### WHAT TO DO
Repeat verbatim the lines of the data below, beginning with the line containing "What is the distance from" and continuing to the end.

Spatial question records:
··········
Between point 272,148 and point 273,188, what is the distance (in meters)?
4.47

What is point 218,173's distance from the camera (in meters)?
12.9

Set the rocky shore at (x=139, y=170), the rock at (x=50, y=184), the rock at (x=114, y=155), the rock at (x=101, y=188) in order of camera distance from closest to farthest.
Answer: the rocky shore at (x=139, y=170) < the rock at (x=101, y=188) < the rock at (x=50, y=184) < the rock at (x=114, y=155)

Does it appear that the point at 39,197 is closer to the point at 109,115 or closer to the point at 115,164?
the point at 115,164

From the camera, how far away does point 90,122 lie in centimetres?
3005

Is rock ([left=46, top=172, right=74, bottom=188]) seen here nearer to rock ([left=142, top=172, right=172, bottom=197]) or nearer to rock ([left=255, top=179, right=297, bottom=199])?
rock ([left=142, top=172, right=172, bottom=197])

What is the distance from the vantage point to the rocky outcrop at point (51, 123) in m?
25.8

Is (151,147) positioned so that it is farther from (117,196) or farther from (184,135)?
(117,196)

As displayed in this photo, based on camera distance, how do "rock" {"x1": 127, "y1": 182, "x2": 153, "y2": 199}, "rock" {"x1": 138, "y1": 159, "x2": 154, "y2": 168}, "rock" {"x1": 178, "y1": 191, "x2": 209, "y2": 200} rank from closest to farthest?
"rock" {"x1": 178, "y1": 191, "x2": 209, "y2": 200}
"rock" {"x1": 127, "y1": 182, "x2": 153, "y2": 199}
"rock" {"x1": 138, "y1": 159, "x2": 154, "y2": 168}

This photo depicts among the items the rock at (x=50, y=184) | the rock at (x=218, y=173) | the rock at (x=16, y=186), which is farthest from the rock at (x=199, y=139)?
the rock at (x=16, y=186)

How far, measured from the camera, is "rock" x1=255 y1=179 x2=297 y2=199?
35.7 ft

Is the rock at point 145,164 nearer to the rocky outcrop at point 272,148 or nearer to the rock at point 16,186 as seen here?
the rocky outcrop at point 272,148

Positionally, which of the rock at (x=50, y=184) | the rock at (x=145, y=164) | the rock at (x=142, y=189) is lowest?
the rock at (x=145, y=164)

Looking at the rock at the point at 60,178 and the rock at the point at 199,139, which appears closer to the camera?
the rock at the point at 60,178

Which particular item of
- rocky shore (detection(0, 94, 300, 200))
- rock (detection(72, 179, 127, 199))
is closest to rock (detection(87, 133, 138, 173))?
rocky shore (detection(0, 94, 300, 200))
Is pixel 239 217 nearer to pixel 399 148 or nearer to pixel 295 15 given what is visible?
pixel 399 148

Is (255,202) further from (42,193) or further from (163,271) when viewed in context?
··········
### ANSWER FOR THIS EXERCISE
What is the distance from the vantage point to the rocky outcrop at point (51, 123) in m?
25.8

Is (151,147) positioned so that it is farther from (117,196) or farther from (184,135)?
(117,196)

As displayed in this photo, based on camera distance, how do "rock" {"x1": 127, "y1": 182, "x2": 153, "y2": 199}, "rock" {"x1": 138, "y1": 159, "x2": 154, "y2": 168}, "rock" {"x1": 178, "y1": 191, "x2": 209, "y2": 200} rank from closest to farthest?
"rock" {"x1": 178, "y1": 191, "x2": 209, "y2": 200}
"rock" {"x1": 127, "y1": 182, "x2": 153, "y2": 199}
"rock" {"x1": 138, "y1": 159, "x2": 154, "y2": 168}

This photo depicts among the items the rock at (x=50, y=184) | the rock at (x=218, y=173) | the rock at (x=16, y=186), which is farthest from the rock at (x=199, y=139)?
the rock at (x=16, y=186)

How far, measured from the camera, is "rock" x1=255 y1=179 x2=297 y2=199?
35.7 ft

Is the rock at point 145,164 nearer to the rocky outcrop at point 272,148 or nearer to the rock at point 16,186 as seen here?
the rocky outcrop at point 272,148

Positionally, which of the rock at (x=50, y=184) | the rock at (x=145, y=164) | the rock at (x=142, y=189) is lowest?
the rock at (x=145, y=164)

Looking at the rock at the point at 60,178 and the rock at the point at 199,139, which appears closer to the camera?
the rock at the point at 60,178

Which particular item of
- rocky shore (detection(0, 94, 300, 200))
- rock (detection(72, 179, 127, 199))
is closest to rock (detection(87, 133, 138, 173))?
rocky shore (detection(0, 94, 300, 200))
Is pixel 239 217 nearer to pixel 399 148 or nearer to pixel 295 15 given what is visible?
pixel 399 148

Is (255,202) further from (42,193) or further from (163,271) when viewed in context?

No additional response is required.